Fortunately the news was carried to Arcot, where Colonel Gillespie commanded a British garrison. Gillespie at once galloped to Vellore with a troop of British dragoons and two field guns. The gates of Vellore were blown open; the soldiers rushed in; four hundred mutineers were cut down, and the outbreak was over. The Home authorities wanted a scapegoat; and Lord William Bentinck, the governor of Madras, and Sir John Craddock, the commander-in-chief of the Madras army, were recalled. Fifty years afterwards, when the Bengal army broke out in mutiny on the score of greased cartridges, many an old officer wished that a Gillespie, with the independent authority of a Gillespie, had been in command at Barrackpore.

Lord Minto, 1807-13: lawless condition of Bundelkund.

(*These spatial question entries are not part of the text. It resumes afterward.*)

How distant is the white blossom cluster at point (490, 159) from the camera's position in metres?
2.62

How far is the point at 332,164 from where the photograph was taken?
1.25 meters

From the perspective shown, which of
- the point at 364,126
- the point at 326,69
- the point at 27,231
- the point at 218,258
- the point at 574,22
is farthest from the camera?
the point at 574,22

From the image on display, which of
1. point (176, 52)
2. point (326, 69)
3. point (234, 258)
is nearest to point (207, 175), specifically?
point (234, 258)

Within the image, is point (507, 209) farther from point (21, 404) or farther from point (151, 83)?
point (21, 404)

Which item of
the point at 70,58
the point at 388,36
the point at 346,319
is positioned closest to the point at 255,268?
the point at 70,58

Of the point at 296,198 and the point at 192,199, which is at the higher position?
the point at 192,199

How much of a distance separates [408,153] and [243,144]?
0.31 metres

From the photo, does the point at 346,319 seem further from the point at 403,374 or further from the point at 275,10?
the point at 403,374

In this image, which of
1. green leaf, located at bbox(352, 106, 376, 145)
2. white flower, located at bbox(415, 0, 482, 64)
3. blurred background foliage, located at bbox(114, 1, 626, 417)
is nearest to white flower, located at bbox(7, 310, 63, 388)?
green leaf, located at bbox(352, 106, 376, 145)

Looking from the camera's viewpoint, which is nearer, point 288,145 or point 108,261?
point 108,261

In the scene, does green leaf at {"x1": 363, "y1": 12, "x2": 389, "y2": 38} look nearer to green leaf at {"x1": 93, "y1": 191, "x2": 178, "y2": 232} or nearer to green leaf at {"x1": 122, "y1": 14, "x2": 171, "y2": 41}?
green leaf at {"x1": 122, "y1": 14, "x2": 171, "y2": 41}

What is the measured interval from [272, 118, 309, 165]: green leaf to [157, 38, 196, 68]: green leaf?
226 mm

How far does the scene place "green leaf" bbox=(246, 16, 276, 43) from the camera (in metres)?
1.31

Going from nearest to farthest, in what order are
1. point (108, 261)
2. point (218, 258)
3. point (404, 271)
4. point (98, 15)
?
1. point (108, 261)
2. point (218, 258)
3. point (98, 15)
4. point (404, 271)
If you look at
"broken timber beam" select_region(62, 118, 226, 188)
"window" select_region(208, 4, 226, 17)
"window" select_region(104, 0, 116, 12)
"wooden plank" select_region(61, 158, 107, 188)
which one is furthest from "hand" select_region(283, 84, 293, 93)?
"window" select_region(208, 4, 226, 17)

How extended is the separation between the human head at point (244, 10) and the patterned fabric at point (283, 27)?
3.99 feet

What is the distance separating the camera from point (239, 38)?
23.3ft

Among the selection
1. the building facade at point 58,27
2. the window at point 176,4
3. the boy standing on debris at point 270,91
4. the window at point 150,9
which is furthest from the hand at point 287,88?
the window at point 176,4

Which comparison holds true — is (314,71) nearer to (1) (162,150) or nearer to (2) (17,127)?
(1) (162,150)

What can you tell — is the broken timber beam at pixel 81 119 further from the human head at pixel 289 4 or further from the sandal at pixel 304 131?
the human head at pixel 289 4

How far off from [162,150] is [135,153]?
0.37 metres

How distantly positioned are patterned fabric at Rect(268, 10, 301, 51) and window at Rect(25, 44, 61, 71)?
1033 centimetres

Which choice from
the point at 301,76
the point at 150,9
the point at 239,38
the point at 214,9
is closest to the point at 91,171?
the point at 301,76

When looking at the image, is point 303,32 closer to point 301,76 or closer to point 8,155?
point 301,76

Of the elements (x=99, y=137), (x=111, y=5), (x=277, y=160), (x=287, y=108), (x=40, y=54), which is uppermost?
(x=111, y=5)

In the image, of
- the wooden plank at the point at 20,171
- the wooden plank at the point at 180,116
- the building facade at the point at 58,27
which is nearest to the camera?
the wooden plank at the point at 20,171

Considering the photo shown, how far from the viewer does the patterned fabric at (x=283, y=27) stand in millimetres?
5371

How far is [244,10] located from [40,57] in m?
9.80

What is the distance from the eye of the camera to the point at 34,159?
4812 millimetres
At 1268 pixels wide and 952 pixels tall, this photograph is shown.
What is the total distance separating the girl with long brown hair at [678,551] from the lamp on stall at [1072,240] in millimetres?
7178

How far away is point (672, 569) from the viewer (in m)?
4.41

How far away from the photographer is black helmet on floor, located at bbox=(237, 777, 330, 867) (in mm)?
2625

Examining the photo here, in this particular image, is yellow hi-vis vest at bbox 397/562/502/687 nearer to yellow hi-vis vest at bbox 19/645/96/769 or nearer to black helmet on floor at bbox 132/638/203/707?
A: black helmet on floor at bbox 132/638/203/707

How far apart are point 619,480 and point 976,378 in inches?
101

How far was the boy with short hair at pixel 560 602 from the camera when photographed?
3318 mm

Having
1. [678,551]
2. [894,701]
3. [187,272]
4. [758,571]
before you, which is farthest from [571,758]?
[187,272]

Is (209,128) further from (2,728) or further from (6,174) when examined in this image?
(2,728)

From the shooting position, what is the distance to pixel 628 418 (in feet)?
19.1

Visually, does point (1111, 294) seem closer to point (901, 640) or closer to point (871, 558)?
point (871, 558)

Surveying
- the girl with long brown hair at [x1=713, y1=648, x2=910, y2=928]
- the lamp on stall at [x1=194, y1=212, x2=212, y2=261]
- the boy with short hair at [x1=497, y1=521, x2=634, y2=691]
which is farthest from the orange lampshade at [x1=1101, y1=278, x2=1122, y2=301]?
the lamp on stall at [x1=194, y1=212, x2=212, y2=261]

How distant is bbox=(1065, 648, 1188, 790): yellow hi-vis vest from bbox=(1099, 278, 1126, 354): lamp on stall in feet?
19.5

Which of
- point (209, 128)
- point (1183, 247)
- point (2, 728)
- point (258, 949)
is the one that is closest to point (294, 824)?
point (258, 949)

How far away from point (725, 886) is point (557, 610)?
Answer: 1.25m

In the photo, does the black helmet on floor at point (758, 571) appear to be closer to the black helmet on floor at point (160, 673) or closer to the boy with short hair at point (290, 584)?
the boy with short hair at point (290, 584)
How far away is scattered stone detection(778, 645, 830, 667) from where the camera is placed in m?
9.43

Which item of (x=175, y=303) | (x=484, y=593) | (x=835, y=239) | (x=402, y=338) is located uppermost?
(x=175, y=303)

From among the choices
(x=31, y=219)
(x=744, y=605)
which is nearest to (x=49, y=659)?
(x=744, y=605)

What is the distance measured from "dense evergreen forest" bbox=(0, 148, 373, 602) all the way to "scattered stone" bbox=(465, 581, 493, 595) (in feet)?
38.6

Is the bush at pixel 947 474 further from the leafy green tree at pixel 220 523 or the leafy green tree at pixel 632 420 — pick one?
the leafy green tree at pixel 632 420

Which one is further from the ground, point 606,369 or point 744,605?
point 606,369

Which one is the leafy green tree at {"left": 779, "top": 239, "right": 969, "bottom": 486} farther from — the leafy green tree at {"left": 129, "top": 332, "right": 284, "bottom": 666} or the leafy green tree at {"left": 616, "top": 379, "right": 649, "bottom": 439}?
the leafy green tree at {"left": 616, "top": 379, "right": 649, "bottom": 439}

§8. In 1807 Lord Minto succeeded Barlow as Governor-General. He broke the spell of non-intervention. South of the river Jumna, between the frontiers of Bengal and those of Sindia and Holkar, are the hills and jungles of Bundelkund. For centuries the chiefs of Bundelkund had never been more than half conquered. They never paid tribute to Mogul or Mahratta unless compelled by force of arms; and they kept the country in constant anarchy by their lawless acts and endless feuds.

British conquest.

When the Peishwa accepted the British alliance, he ceded Bundelkund for the maintenance of the Poona Subsidiary Force. Of course the cession was a sham. The Peishwa ceded territory which only nominally belonged to him, and the British were too happy in concluding a subsidiary alliance to inquire too nicely into his sovereign rights over Bundelkund. The result was that the chiefs of Bundelkund defied the British as they defied the Peishwa, and Sir George Barlow sacrificed revenue and ignored brigandage rather than interfere with his western neighbours. Lord Minto found that there were a hundred and fifty leaders of banditti in Bundelkund, who held as many fortresses, settled all disputes by the sword, and offered an asylum to all the bandits and burglars that escaped from British territory. Lord Minto organised an expedition which established for a while something like peace and order in Bundelkund, and secured the collection of tribute with a regularity which had been unknown for centuries.

Dangers in the Punjab.

Lord Minto's main work was to keep Napoleon and the French out of India. The north-west frontier was still vulnerable, but the Afghans had retired from the Punjab, and the once famous Runjeet Singh had founded a Sikh kingdom between the Indus and the Sutlej. As far as the British were concerned, the Sikhs formed a barrier against the Afghans; and Runjeet Singh was apparently friendly, for he had refused to shelter Jaswant Rao Holkar in his flight from Lord Lake. But there was no knowing what Runjeet Singh might do if the French found their way to Lahore. To crown the perplexity, the Sikh princes on the British side of the river Sutlej, who had done homage to the British government during the campaigns of Lord Lake, were being conquered by Runjeet Singh, and were appealing to the British government for protection.

Mission to Runjeet Singh, 1808-9.

In 1808-9 a young Bengal civilian, named Charles Metcalfe, was sent on a mission to Lahore. The work before him was difficult and complicated, and somewhat trying to the nerves. The object was to secure Runjeet Singh as a useful ally against the French and Afghans, whilst protecting Sikh states on the British side of the Sutlej, namely, Jhind, Nabha, and Patiala.

Runjeet Singh was naturally disgusted at being checked by British interference. It was unfair, he said, for the British to wait until he had conquered the three states, and then to demand possession. Metcalfe cleverly dropped the question of justice, and appealed to Runjeet Singh's self-interest. By giving up the three states, Runjeet Singh would secure an alliance with the British, a strong frontier on the Sutlej, and freedom to push his conquests on the north and west. Runjeet Singh took the hint. He withdrew his pretensions from the British side of the Sutlej, and professed a friendship which remained unbroken until his death in 1839; but he knew what he was about. He conquered Cashmere on the north, and he wrested Peshawar from the Afghans; but he refused to open his dominions to British trade, and he was jealous to the last of any attempt to enter his territories.